--- Text passage ---

R/DMRnet.R

Defines functions DMRnet

Documented in DMRnet

#' @title Delete or Merge Regressors net
#'
#' @description Fits a path of linear (\code{family="gaussian"}) or logistic (\code{family="binomial"}) regression models, where models are subsets of continuous predictors and partitions of levels of factors in \code{X}. Works even if p>=n (the number of observations is greater than the number of columns in the model matrix).
#'
#' @param X Input data frame; each row is an observation vector; each column can be numerical or integer for a continuous predictor or a factor for a categorical predictor.
#'
#' @param y Response variable; Numerical for \code{family="gaussian"} or a factor with two levels for \code{family="binomial"}. For \code{family="binomial"} the last level in alphabetical order is the target class.
#'
#' @param family Response type; one of: \code{"gaussian"}, \code{"binomial"}.
#'
#' @param o Parameter of the group lasso screening step, described in Details, the default value is 5.
#'
#' @param nlambda Parameter of the group lasso screening step, described in Details, the default value is 100.

--- Data excerpt ---

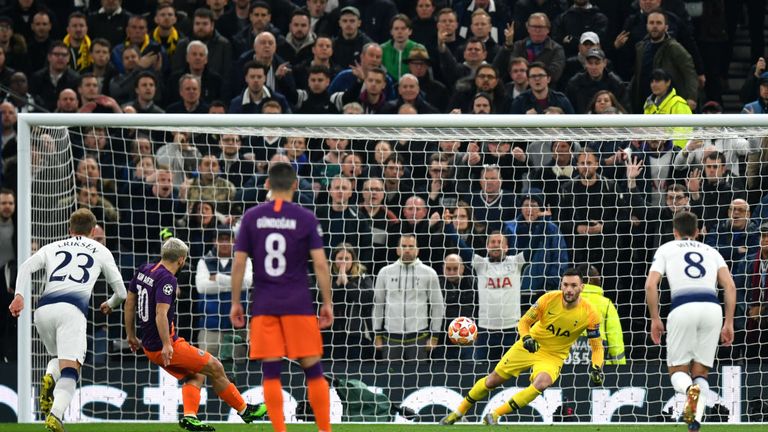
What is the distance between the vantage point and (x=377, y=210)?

---

### To do
a - List every parameter name that the DMRnet documentation documents with an @param tag.
b - Reproduce verbatim the passage of the DMRnet documentation starting at "Documented in DMRnet" and ending at "the model matrix).".
c - According to the DMRnet documentation, which level of the response factor is treated as the target class when family="binomial"?

### Responses to the exercise
a - X, y, family, o, nlambda

b -
Documented in DMRnet

#' @title Delete or Merge Regressors net
#'
#' @description Fits a path of linear (\code{family="gaussian"}) or logistic (\code{family="binomial"}) regression models, where models are subsets of continuous predictors and partitions of levels of factors in \code{X}. Works even if p>=n (the number of observations is greater than the number of columns in the model matrix).

c - The last level in alphabetical order.